CODEWITHSUNDEEP
c++templatesc++11type-traits
Vincent
Vincent

Reputation: 60381

Return a value depending of type

Consider the following example

template<class Type = void> class MyClass
{
    public:
        double getValue()
        {
            // if "Type == void" return _x, if "Type != void" return _y
            return (/* SOMETHING */) ? (_x) : (_y);
        }
    protected:
        double _x;
        static const double _y;
};

What could be the /* SOMETHING */ condition ?

I want to return _x if the template parameter is void, and return _y if not.

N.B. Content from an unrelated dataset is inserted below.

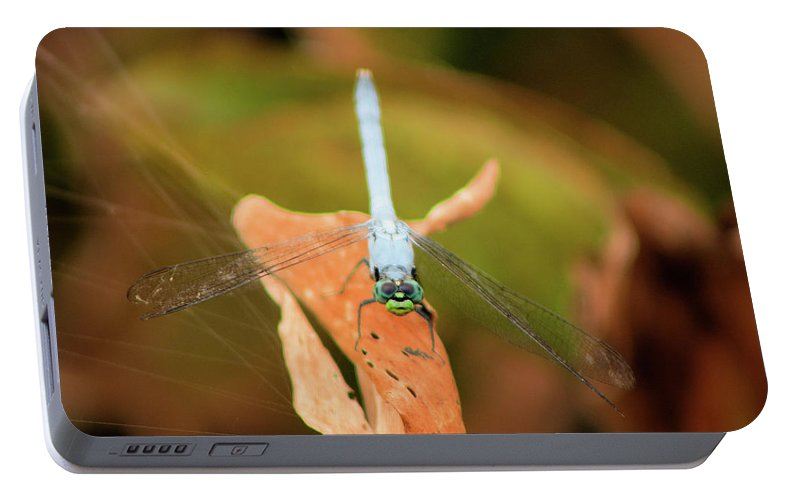 Dragonfly Portable Battery Charger featuring the photograph Face Of The Dragon by Karl Ford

How to do that ?

Upvotes: 3

Views: 529

Answers (5)

Luchian Grigore
Luchian Grigore

Reputation: 258618

First off, you can't return anything because the function return type is void.(fixed)

Second, you can specialize that function to act differently when Type is void:

template<class Type> class MyClass
{
    public:
        double getValue()
        {
            return _y;
        }
    protected:
        double _x;
        static const double _y;
}; 

template<>
inline double MyClass<void>::getValue()
{
   return _x;
}

Upvotes: 12

Walter
Walter

Reputation: 45444

Using SFINAE ensures that all the work is done by the compiler, while other options using typeid, dynamic_cast etc, require some run-time costs, which are completely unnecessary (since all the information is available at compile time). In fact, these are extremely bad examples for when best to use such methods.

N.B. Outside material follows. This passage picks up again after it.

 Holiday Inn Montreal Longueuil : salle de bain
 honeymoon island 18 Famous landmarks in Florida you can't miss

A possible SFINAE solution is

template<class Type = void> class MyClass
{
public:
    typename std::enable_if< std::is_void<Type>::value, double>::type
    getValue() { return _x; }
    typename std::enable_if<!std::is_void<Type>::value, double>::type
    getValue() { return _y; }
protected:
    double _x;
    static const double _y;
};

Upvotes: 0

luk32
luk32

Reputation: 16070

For now main problem is that you defined getValue() as returning void. But let's skip that. A function definition in C++ needs to be well defined. This means it needs to have immutable return type and argument list and a name. (There is couple of more attributes I believe but it is not that important here).

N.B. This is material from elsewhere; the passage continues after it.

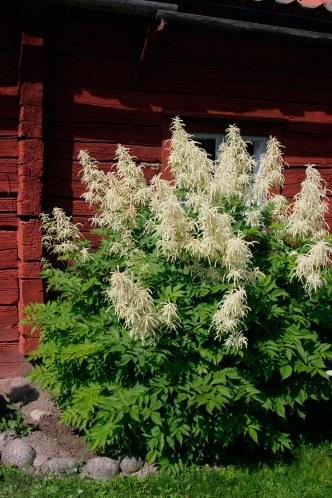 Plymspirea bör inte planteras framför låga fönster.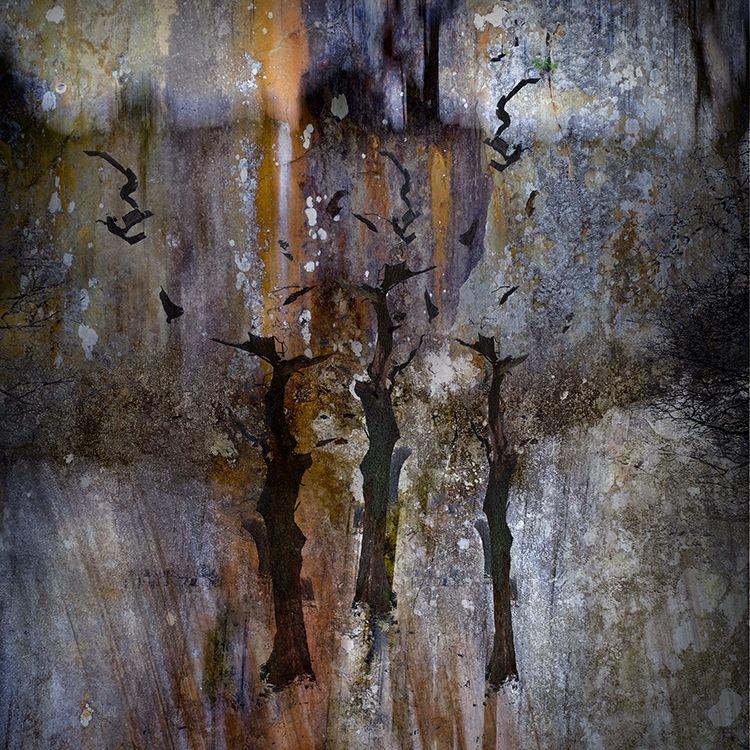 Hodge Close Quarry 5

You can overload function so you have a couple of definitions with differing argument lists, however the returning type must be the same for all functions with the same name. You can get different returning type if you use templates, and the returning type would be a template argument.

Now to handle different types, there are two ways I believe. One is use templates and specializations.

You could define getValue() as template<T> double getValue(); and then use different specializations to handle different branches of your original getValue. In your example it would be:

//default case
template<typename T>  double MyClass<T>::getValue() { return _y; }
//void case
template<>  double MyClass<void>::getValue() { return _x; }

The second option is to use RTTI mechanism which allows to determine types of objects in run-time. The the code could like almost exactly like yours. E.g.

    double getValue()
    {
        // if "Type == void" return _x, if "Type != void" return _y
        return (typeid(Type) == typeid(void)) ? (_x) : (_y);
    }

It all depends whether you can determine Type during compilation or not. The RTTI approach has its drawbacks. If you ever wanted to handle more types RTTI allows you to do it by modifying one function while template approach you would need to add another specialization. I guess its up to one's preferences which path to take... and template are quite nicer when it comes to design.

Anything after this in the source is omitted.